[INPUT]

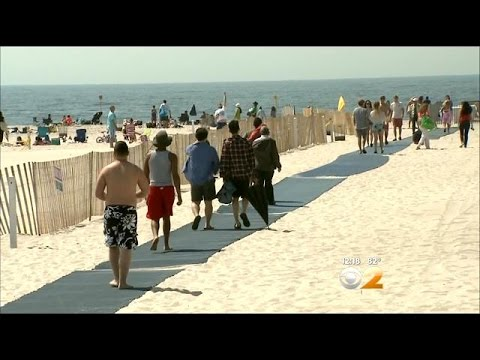 Crowds Head To Jones Beach For Memorial Day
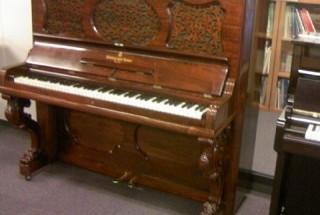 スタインウェイ ブードワー・ピアノ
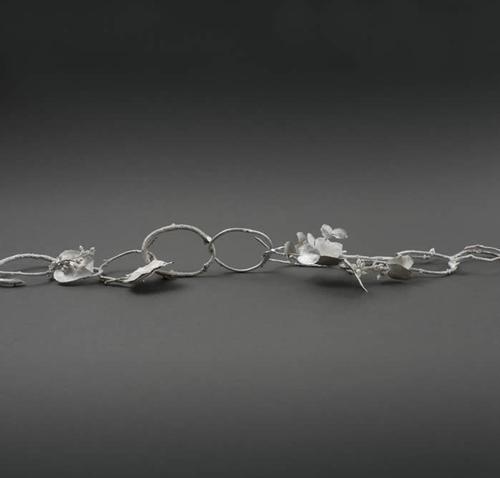 Gum Twig Chain image
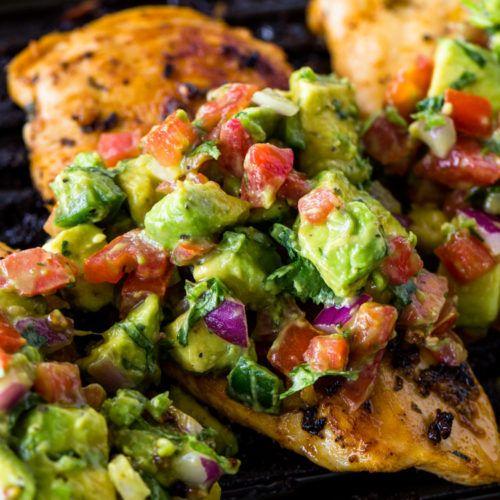Poulet grillé avec salsa d'avocat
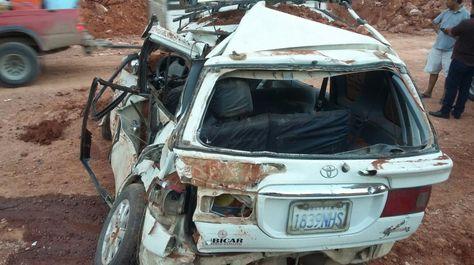Un minivan fue aplastado por un promontorio de tierra provocado por las intensas lluvias en el tramo Entre Ríos-Villa Montes. Foto, Jorge Montellano.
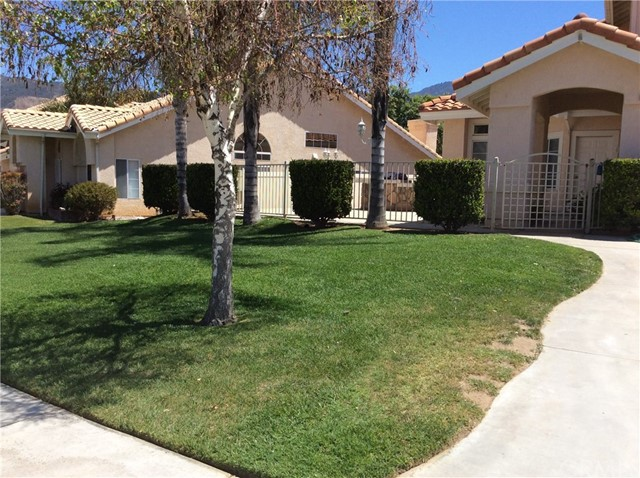 10809 Sunnyside Drive, Yucaipa CA: http://media.crmls.org/medias/0234f5c2-83a8-4d6f-8eef-488d65f4c952.jpg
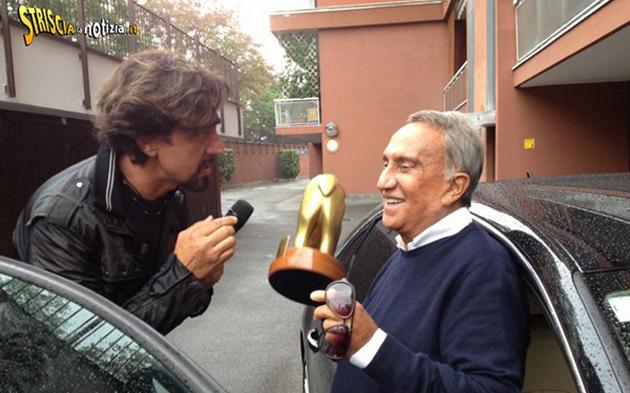 Emilio Fede riceve il Tapiro dOro da Striscia per assenza tv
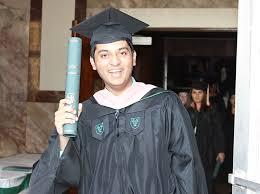 Master     s Programs   School of Public Health and Tropical Medicine Tulane School of Public Health   Tulane University Alumnus Jaffer Shariff with MPH diploma on graduation day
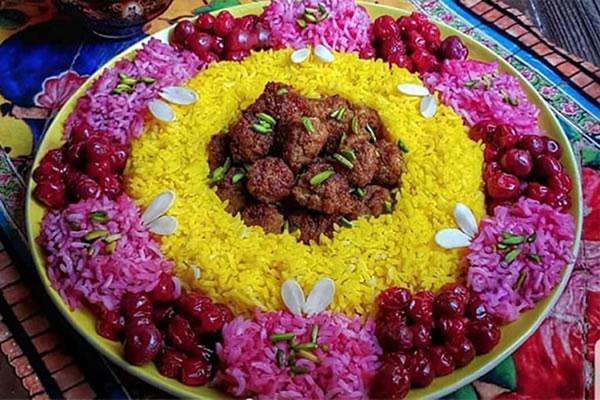 آلبالو پلو شیرازی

[/INPUT]

(DIRECTIONS):
Above are records with pictures. Reproduce exactly only the lines from the line with "Un minivan fue" through the line with "Emilio Fede riceve", both ends included, and leave the pictures out.

(WRITTEN ANSWER):
Un minivan fue aplastado por un promontorio de tierra provocado por las intensas lluvias en el tramo Entre Ríos-Villa Montes. Foto, Jorge Montellano.
 10809 Sunnyside Drive, Yucaipa CA: http://media.crmls.org/medias/0234f5c2-83a8-4d6f-8eef-488d65f4c952.jpg
 Emilio Fede riceve il Tapiro dOro da Striscia per assenza tv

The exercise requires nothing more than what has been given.